Título de um pescador
o navio de arrasto que eu me refiro era idêntico a este e da mesma empresa,SNAB com o nome INVICTA.
Tinha acabado de naufragar no navio pesca do bacalhau, Rio Antuã na minha primeira viagem ao grande banco, da terra nova,
Tinha eu entre 19e20 anos! Ou era pesca nos grandes bancos ou tropa, e não sendo eu que escolhi o rumo da minha vida, era esse o meu destino.
Então embarquei no navio chamado Invicta da empresa dos armadores bacalhoeiros, S.N.A.B. penso que era uma empresa que pertencia ao estado não tenho bem a certeza se realmente era.
Numa viagem que demorou oito meses, esta era a minha segunda viagem, mas em tipo de pesca diferente porque esta era de arrasto, embarquei de pescador, e fez toda viagem de timoneiro, eram doze horas por dia agarrando a roda do leme, onde nas primeiras semanas os meus pés incharam, eram como uma pipa cheia de vinho, inchados, por motivo de estar doze horas de pé, foram horas de angustia, cada hora era um pesadelo, dava para tudo que era imaginação,
Então depois com o tempo brincava com a roda do leme, sabia todos segredos que ela tinha, era uma cadeira, era minha tábua de ginástica, meu companheiro das minhas saudades, que secava minhas lágrimas, minha tábua de lamentações, era ele que me ouvia, e tábua dos meus sonhos, mas que lindos se transformavam, havia de tudo um pouco, nos momentos da solidão que não se tinha noticias nem rádio, e quando se tinham, já essa dita carta tinha sido escrita a dois meses, mas mesmo assim eram bem saborosas. Voltando a pesca começamos pela terra nova no ano 1974 no vinte e cinco de Abril, me lembro muito bem quando chegamos a Portugal havia mudanças, com a revolução dos cravos.

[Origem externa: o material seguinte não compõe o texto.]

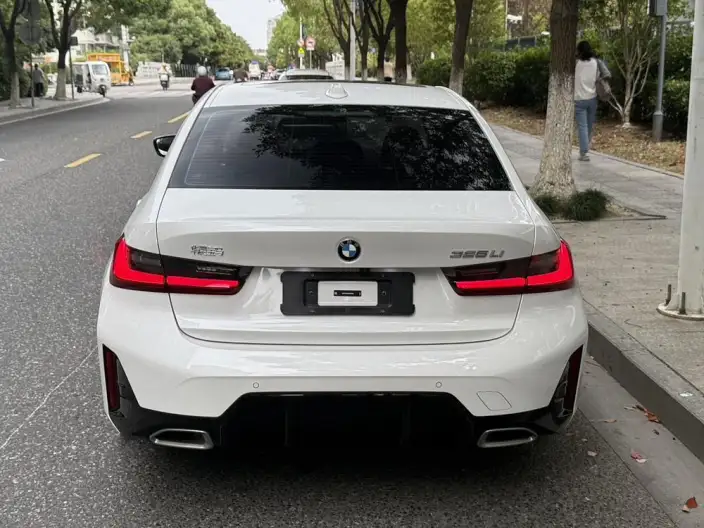BMW 3 Series 2025 Model 325Li M Sports Set – фото 5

Pescamos quatro meses e fomos acabar a viagem para norte da Noruega, fomos acabar de carregar o navio lá. Atravessamos o atlântico oceano para fazer mais quatro meses.foi a carga total do navio 14 mil quintais de peixe salgado e escalado.
nessa viagem deixamos o nosso cão perferido da tripulação em Noruéga, como nós diziamos que tinha encontrado uma noruéguesa linda e lá ficou, quando tinhamos dado por ela já era tarde para dar volta ao barco ou seja ao navio,
Quando lá chegamos nunca mais parou de se trabalhar, era todos os quartos fora e dentro 18 horas a trabalhar e seis a descansar, no de muito tempo os corpos começam a ceder com o cansaço, me lembro de um companheiro cortar a mão de propósito para tentar sua sorte para ficar na cama, mas foi em vão a sua tentativa.

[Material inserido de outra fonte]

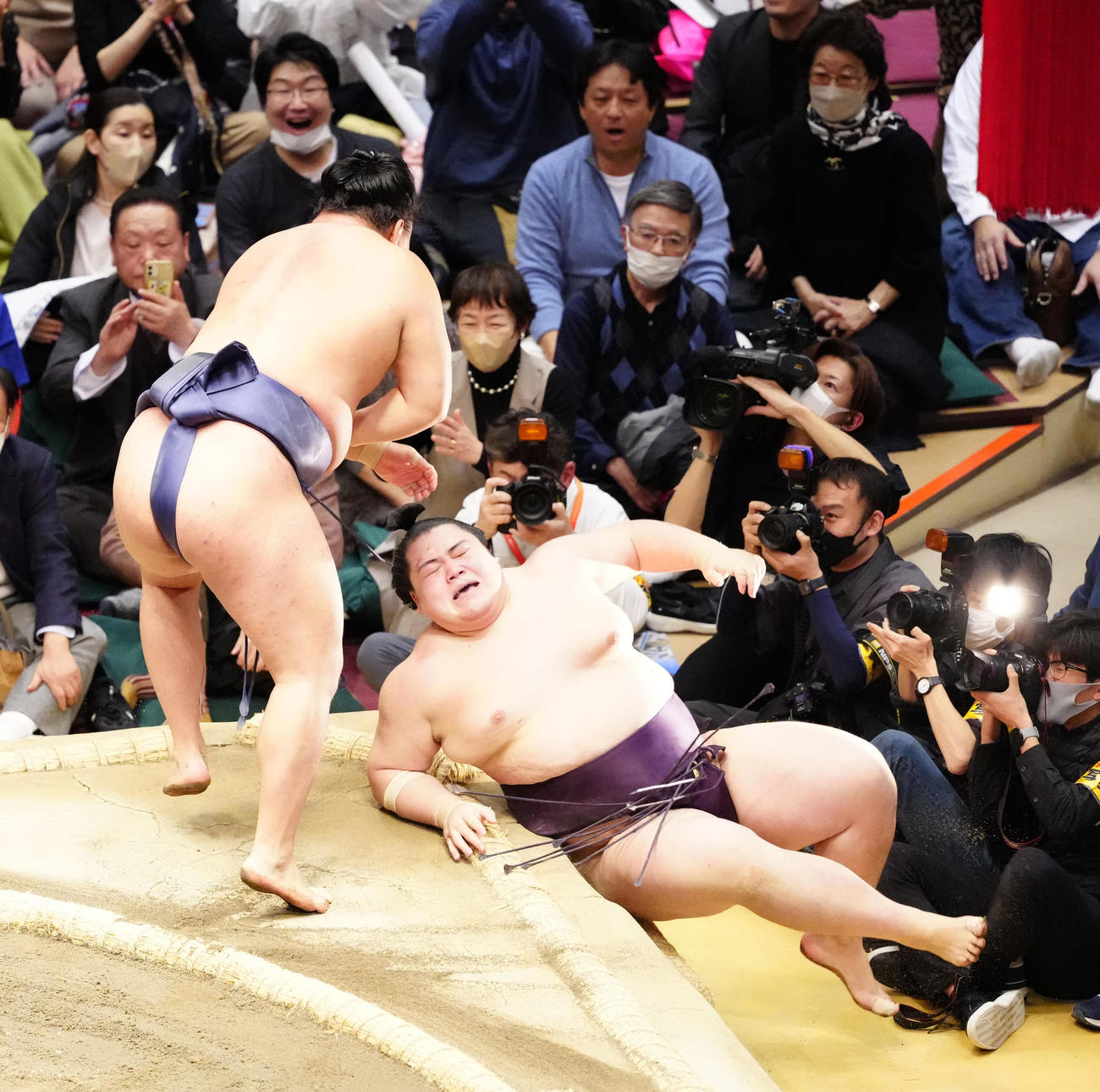 優勝決定ともえ戦　王鵬（右）を寄り倒しで破り、優勝を決めた豊昇龍（撮影・江口和貴）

Então o comandante mudou-me para o convés e ele para o leme, porque assim ele bem ou mal podia fazer leme com uma mão, e como era muito peixe, nos (quetes) lugar onde o peixe ficava para ser limpo, e escalado como se tratava do nosso querido bacalhau,
Mais uma tortura para mim, passo a explicar, como eu não estava habituado a esforços era somente leme que eu tinha vindo a fazer ao longo de cinco meses, e de repente teve que ir trabalhar no peixe, o corpo cedeu, o caso complicou-se quando me abriram os pulsos com o esforço do garfo, que nós lhe chamamos a forquilha, mas com o tempo tudo veio ao normal,
Me lembro muito bem que o fundo do Quete, nunca era limpo porque assim que as redes iam a água o barco era cheio de peixe, era peixe por quanto era barco, nunca tinha visto assim tanto bacalhau, foi carregar o navio até ao topo.
Foram oito meses de pesca, entre entrada e saída de Lisboa e entrada, para ganhar 15 mil escudos.
Era mesmo uma miséria e uma escravidão, aqui fica uma viagem mencionada, por um jovem pescador da época,
Em homenagem a todos pescadores bacalhoeiros da época um grande abraço.